→ **Problems and tasks**:
(a) Copy word for word the part of the Sec section guidelines starting at "CI/CD template development" and ending at "a CWE family).".
(b) Carry the Sec section development guidelines forward from their last sentence.

Sec section development guidelines
The Sec section is responsible for GitLab application security features, the “Sec” part of DevSecOps. Development guides that are specific to the Sec section are listed here.
See Terminology for an overview of our shared terminology.
Architecture
Overview
The architecture supporting the Secure features is split into two main parts:
- Scanning
- Processing, visualization, and management
Scanning
The scanning part is responsible for finding vulnerabilities in given resources, and exporting results. The scans are executed in CI/CD jobs via several small projects called Analyzers, which can be found in our Analyzers subgroup. The Analyzers are wrappers around security tools called Scanners, developed internally or externally, to integrate them into GitLab. The Analyzers are mainly written in Go.
Some 3rd party integrators also make additional Scanners available by following our integration documentation, which leverages the same architecture.
The results of the scans are exported as JSON reports that must comply with the Secure report format and are uploaded as CI/CD Job Report artifacts to make them available for processing after the pipelines completes.
Processing, visualization, and management
After the data is available as a Report Artifact it can be processed by the GitLab Rails application to enable our security features, including:
- Security Dashboards, Merge Request widget, Pipeline view, and so on.
- Interactions with vulnerabilities.
- Approval rules.
Depending on the context, the security reports may be stored either in the database or stay as Report Artifacts for on-demand access.
Security report ingestion overview
For details on how GitLab processes the reports generated by the scanners, see Security report ingestion overview.
CI/CD template development
While CI/CD templates are the responsibility of the Verify section, many are critical to the Sec Section’s feature usage. If you are working with CI/CD templates, read the development guide for GitLab CI/CD templates.
Importance of the primary identifier
Within analyzer JSON reports, the identifiers
field contains a collection of types and categories by which
a vulnerability can be described (that is, a CWE family).
The first item in the identifiers
collection is known as the primary identifier,
a critical component to both describing and tracking vulnerabilities.

→ **Data provided**:
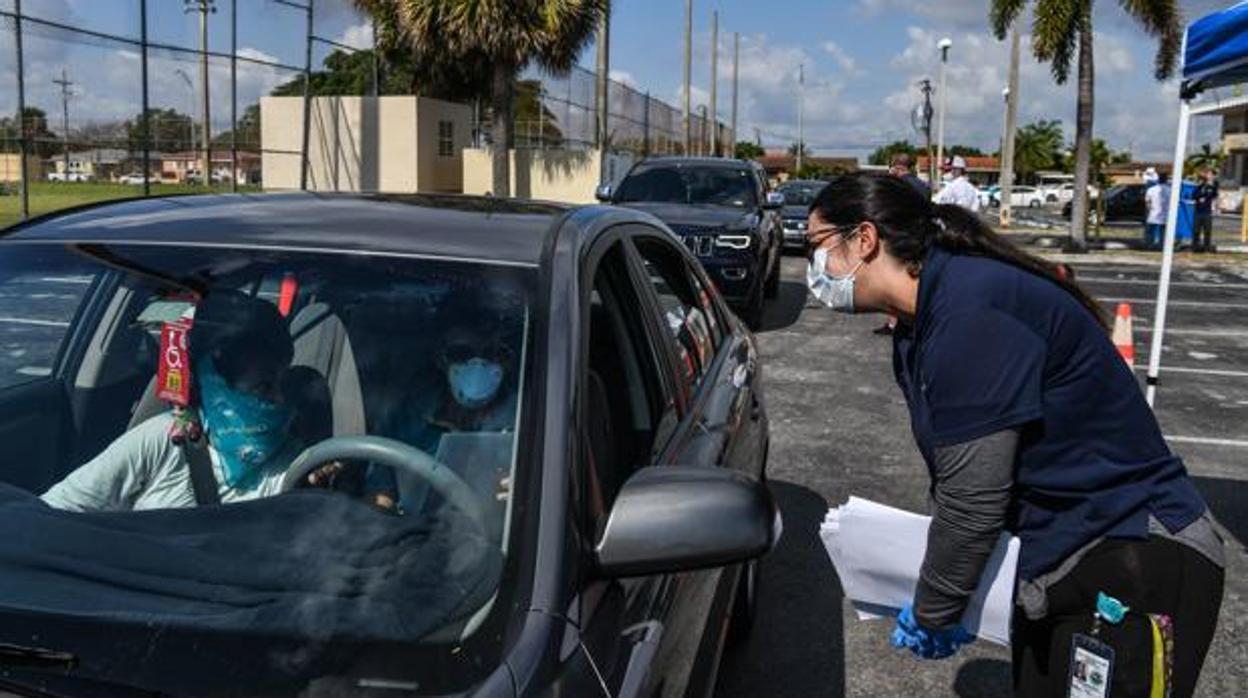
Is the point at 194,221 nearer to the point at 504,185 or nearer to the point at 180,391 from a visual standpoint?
the point at 180,391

→ **Answers to the problems**:
(a)
CI/CD template development
While CI/CD templates are the responsibility of the Verify section, many are critical to the Sec Section’s feature usage. If you are working with CI/CD templates, read the development guide for GitLab CI/CD templates.
Importance of the primary identifier
Within analyzer JSON reports, the identifiers
field contains a collection of types and categories by which
a vulnerability can be described (that is, a CWE family).

(b)
In most other cases, the identifiers
collection is unordered, where the remaining secondary identifiers act as metadata for grouping vulnerabilities
(see Analyzer vulnerability translation below for the exception).
Any time the primary identifier changes and a project pipeline is re-run, ingestion of the new report will “orphan” the previous DB record. Because our processing logic relies on generating a delta of two different vulnerabilities, it can end up looking rather confusing. For example:
After being merged, the previous vulnerability is listed as “remediated” and the introduced as “detected”.
Guiding principles for ensuring primary identifier stability
- A primary identifier should never change unless we have a compelling reason.
- Analyzer supporting vulnerability translation must include the legacy primary identifiers in a secondary position to prevent “orphaning” of results.
- Beyond the primary identifier, the order of secondary identifiers does not matter.
- The identifier is unique based on a combination of the
Type
andValue
fields (see identifier fingerprint). - If we change the primary identifier, rolling back analyzers to previous versions will not fix the orphaned results. The data previously ingested into our database is an artifact of previous jobs with few ways of automating data migrations.
Analyzer vulnerability translation
In the case of the SAST Semgrep analyzer, there is a secondary identifier of particular importance: the identifier linking the report’s vulnerability to the legacy analyzer (that is, bandit or ESLint).
To enable vulnerability translation the Semgrep analyzer relies on a secondary identifier exactly matching the primary identifier of the legacy analyzer.
For example, when eslint
was previously used to generate vulnerability records,
the semgrep
analyzer must produce an identifier collection containing the
original ESLint primary identifier.
Given the original eslint
report:
{
"version": "14.0.4",
"vulnerabilities": [
{
"identifiers": [
{
"type": "eslint_rule_id",
"name": "ESLint rule ID security/detect-eval-with-expression",
"value": "security/detect-eval-with-expression"
}
]
}
]
}
The corresponding Semgrep report must contain the eslint_rule_id
:
{
"version": "14.0.4",
"vulnerabilities": [
{
"identifiers": [
{
"type": "semgrep_id",
"name": "eslint.detect-eval-with-expression",
"value": "eslint.detect-eval-with-expression",
"url": "https://semgrep.dev/r/gitlab.eslint.detect-eval-with-expression"
},
{
"type": "eslint_rule_id",
"name": "ESLint rule ID security/detect-eval-with-expression",
"value": "security/detect-eval-with-expression"
}
]
}
]
}
Tracking of vulnerabilities relies on a combination of the two identifiers
to remap DB records previously generated with the legacy analyzers to those generated with the new semgrep
ones.